## start Records shown

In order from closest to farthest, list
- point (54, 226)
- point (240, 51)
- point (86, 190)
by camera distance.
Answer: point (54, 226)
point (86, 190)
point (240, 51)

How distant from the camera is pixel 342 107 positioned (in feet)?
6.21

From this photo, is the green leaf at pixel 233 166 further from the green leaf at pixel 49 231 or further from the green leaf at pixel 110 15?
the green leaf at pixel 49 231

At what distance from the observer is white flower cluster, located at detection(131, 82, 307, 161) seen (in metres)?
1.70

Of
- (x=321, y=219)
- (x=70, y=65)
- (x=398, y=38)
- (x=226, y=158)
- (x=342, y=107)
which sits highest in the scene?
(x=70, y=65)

## end Records shown
## start Records shown

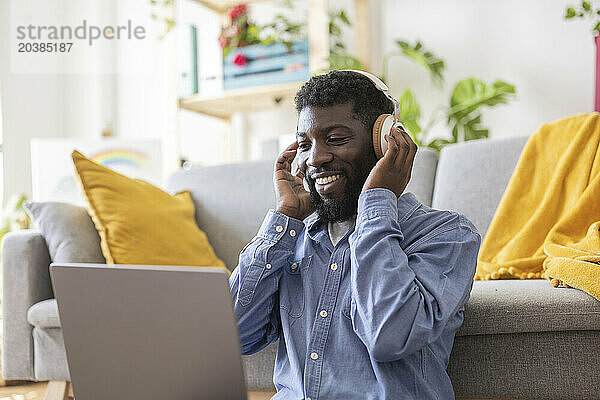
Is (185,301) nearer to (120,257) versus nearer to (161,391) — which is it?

## end Records shown

Work to be completed:
From the material above, pull out every line that contains the word "green" and copy each one.

Answer to the exercise:
From this photo, is the green leaf at pixel 233 166 further from the green leaf at pixel 49 231 or further from the green leaf at pixel 110 15?
the green leaf at pixel 49 231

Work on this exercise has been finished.